## DIRECTIONS FOR THIS TASK
Give every line of the data again, unchanged, but with no pictures.

## DATA SHOWN
# # # #
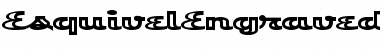 Download EsquivelEngraved Font Download EsquivelEngraved Font
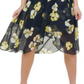 Vestido MIDI Floral Petúnia Tommy Hilfiger Feminino Azul Tamanho 18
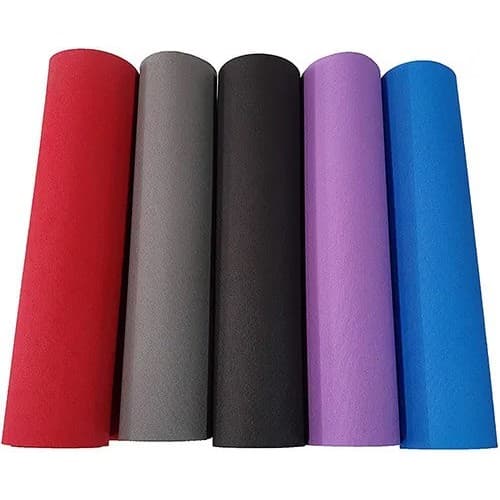TAPETE DE YOGA ALONGAMENTO PILATES  EVA SUPER QUALIDADE COM TEXTURA EXTRA MACIO 1,70 X 0,60m 5mm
# # # #
## RESPONSE
 Download EsquivelEngraved Font Download EsquivelEngraved Font
 Vestido MIDI Floral Petúnia Tommy Hilfiger Feminino Azul Tamanho 18
TAPETE DE YOGA ALONGAMENTO PILATES  EVA SUPER QUALIDADE COM TEXTURA EXTRA MACIO 1,70 X 0,60m 5mm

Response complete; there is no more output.